▶ Set task:
Copy out the records precisely, omitting pictures.

=== Material to process ===

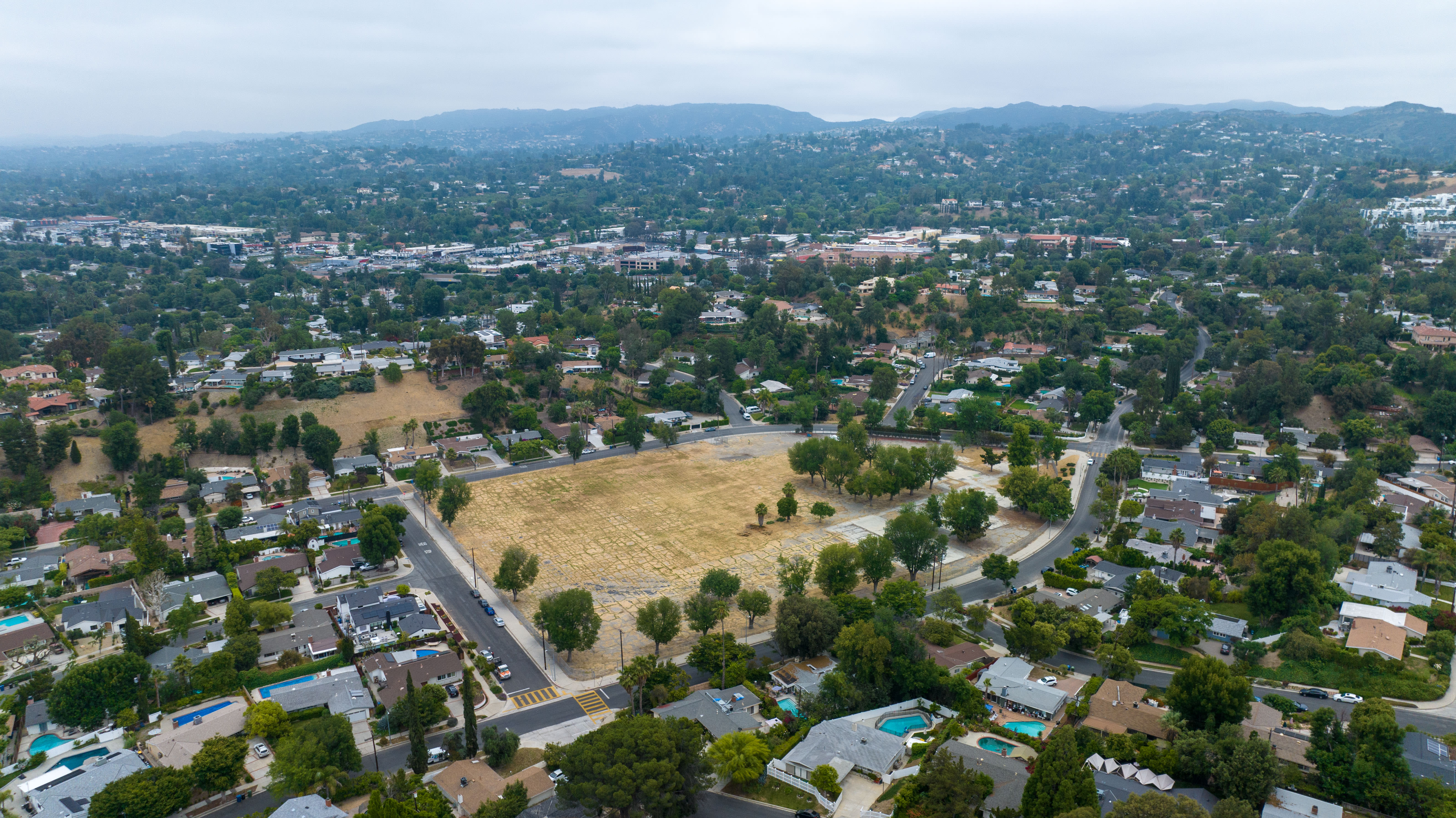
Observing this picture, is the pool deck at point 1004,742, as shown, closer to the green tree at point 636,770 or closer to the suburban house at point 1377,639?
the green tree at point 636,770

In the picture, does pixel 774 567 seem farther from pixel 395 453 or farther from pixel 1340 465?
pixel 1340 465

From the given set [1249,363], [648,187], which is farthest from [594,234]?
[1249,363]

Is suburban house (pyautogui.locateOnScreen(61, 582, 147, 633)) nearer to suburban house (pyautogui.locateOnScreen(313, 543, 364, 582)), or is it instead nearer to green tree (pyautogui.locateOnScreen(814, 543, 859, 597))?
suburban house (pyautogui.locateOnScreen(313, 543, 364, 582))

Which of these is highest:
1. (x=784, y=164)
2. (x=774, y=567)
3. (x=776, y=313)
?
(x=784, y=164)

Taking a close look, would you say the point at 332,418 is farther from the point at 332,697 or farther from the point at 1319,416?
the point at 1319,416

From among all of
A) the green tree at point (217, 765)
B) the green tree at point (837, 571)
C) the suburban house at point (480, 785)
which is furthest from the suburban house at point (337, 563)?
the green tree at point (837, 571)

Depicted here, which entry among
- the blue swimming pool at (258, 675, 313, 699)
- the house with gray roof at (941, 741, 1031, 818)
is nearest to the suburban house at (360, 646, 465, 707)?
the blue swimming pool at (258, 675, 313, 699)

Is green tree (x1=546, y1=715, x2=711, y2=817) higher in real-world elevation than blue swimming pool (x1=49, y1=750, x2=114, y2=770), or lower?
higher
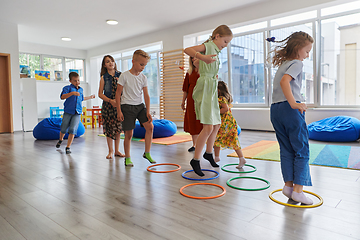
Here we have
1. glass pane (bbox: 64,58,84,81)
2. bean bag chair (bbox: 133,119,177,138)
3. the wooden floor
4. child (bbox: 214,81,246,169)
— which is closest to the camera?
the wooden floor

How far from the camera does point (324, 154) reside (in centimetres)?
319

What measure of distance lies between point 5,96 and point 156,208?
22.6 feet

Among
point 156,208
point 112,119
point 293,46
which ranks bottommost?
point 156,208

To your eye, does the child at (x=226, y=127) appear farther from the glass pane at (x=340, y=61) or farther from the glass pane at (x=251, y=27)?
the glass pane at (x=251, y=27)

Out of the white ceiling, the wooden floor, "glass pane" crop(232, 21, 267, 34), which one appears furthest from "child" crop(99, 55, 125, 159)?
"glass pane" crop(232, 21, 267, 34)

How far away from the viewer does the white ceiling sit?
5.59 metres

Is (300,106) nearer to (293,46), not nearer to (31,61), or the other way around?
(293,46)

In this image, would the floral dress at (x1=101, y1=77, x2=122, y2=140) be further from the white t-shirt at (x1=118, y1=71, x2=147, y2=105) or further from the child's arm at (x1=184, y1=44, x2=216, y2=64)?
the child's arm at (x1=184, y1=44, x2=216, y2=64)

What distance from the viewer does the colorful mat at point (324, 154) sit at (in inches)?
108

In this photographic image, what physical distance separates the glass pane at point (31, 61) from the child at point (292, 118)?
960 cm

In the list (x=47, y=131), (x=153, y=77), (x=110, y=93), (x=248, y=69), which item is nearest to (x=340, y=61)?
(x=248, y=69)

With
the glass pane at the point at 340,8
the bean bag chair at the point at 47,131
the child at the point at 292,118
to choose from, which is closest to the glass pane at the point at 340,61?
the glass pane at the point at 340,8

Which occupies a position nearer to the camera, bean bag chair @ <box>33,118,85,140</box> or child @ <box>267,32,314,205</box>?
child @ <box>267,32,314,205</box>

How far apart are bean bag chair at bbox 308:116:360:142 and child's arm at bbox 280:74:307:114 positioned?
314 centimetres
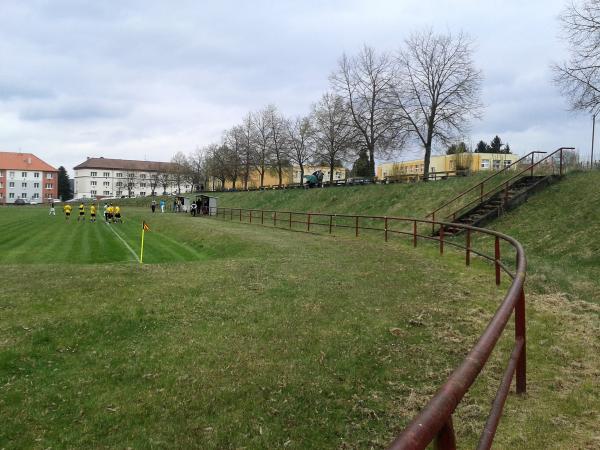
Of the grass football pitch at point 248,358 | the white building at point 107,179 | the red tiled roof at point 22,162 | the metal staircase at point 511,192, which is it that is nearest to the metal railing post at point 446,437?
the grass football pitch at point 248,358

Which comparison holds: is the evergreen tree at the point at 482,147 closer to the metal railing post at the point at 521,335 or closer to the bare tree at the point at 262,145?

===

▶ Solution to this problem:
Observing this picture, is the pool deck at point 1004,742, as shown, closer to the green tree at point 636,770 or closer to the suburban house at point 1377,639?
the green tree at point 636,770

In the picture, does pixel 774 567 seem farther from pixel 395 453 or farther from pixel 1340 465?
pixel 1340 465

From the given set [1249,363], [648,187], which is farthest from [594,234]?
[1249,363]

Is suburban house (pyautogui.locateOnScreen(61, 582, 147, 633)) nearer to suburban house (pyautogui.locateOnScreen(313, 543, 364, 582)), or is it instead nearer to green tree (pyautogui.locateOnScreen(814, 543, 859, 597))?
suburban house (pyautogui.locateOnScreen(313, 543, 364, 582))

Which of these is highest:
1. (x=784, y=164)
2. (x=774, y=567)
3. (x=776, y=313)
?
(x=784, y=164)

Taking a close look, would you say the point at 332,418 is farther from the point at 332,697 or farther from the point at 1319,416?
the point at 1319,416

From among all of
A) the green tree at point (217, 765)
B) the green tree at point (837, 571)
C) the suburban house at point (480, 785)
which is furthest from the suburban house at point (337, 563)?
the green tree at point (837, 571)

Depicted here, which entry among
- the blue swimming pool at (258, 675, 313, 699)
- the house with gray roof at (941, 741, 1031, 818)
is nearest to the suburban house at (360, 646, 465, 707)?
the blue swimming pool at (258, 675, 313, 699)

Is green tree (x1=546, y1=715, x2=711, y2=817) higher in real-world elevation than blue swimming pool (x1=49, y1=750, x2=114, y2=770), or lower?
higher
Here we have
1. glass pane (bbox: 64,58,84,81)
2. bean bag chair (bbox: 133,119,177,138)
3. the wooden floor
4. child (bbox: 214,81,246,169)
— which is closest to the camera?
the wooden floor

How far from the camera does point (324, 154) reside (in centimetres)?
319

What measure of distance lies between point 5,96 and point 156,208?
22.6 feet

Among
point 156,208
point 112,119
point 293,46
which ranks bottommost?
point 156,208

To your eye, does the child at (x=226, y=127) appear farther from the glass pane at (x=340, y=61) or farther from the glass pane at (x=251, y=27)?
the glass pane at (x=251, y=27)

Out of the white ceiling, the wooden floor, "glass pane" crop(232, 21, 267, 34), which one appears furthest from "child" crop(99, 55, 125, 159)?
"glass pane" crop(232, 21, 267, 34)

How far away from the viewer does the white ceiling sit?
5.59 metres

Is (300,106) nearer to (293,46), not nearer to (31,61), or the other way around?
(293,46)

In this image, would the floral dress at (x1=101, y1=77, x2=122, y2=140) be further from the white t-shirt at (x1=118, y1=71, x2=147, y2=105) or further from the child's arm at (x1=184, y1=44, x2=216, y2=64)?
the child's arm at (x1=184, y1=44, x2=216, y2=64)

What distance from the viewer does the colorful mat at point (324, 154) sit at (in inches)?
108

In this photographic image, what physical distance separates the glass pane at point (31, 61) from the child at point (292, 118)?
960 cm

In the list (x=47, y=131), (x=153, y=77), (x=110, y=93), (x=248, y=69), which item is nearest to (x=340, y=61)?
(x=248, y=69)

With
the glass pane at the point at 340,8
the bean bag chair at the point at 47,131
the child at the point at 292,118
to choose from, which is closest to the glass pane at the point at 340,61?
the glass pane at the point at 340,8

Which occupies a position nearer to the camera, bean bag chair @ <box>33,118,85,140</box> or child @ <box>267,32,314,205</box>?
child @ <box>267,32,314,205</box>

How far apart are bean bag chair at bbox 308:116:360:142 and child's arm at bbox 280:74:307:114 positioned?
314 centimetres
Of the grass football pitch at point 248,358 | the white building at point 107,179 | the red tiled roof at point 22,162 | the metal staircase at point 511,192, which is it that is nearest to the metal railing post at point 446,437?
the grass football pitch at point 248,358

Which comparison holds: is the evergreen tree at the point at 482,147 closer to the metal railing post at the point at 521,335 or closer to the bare tree at the point at 262,145?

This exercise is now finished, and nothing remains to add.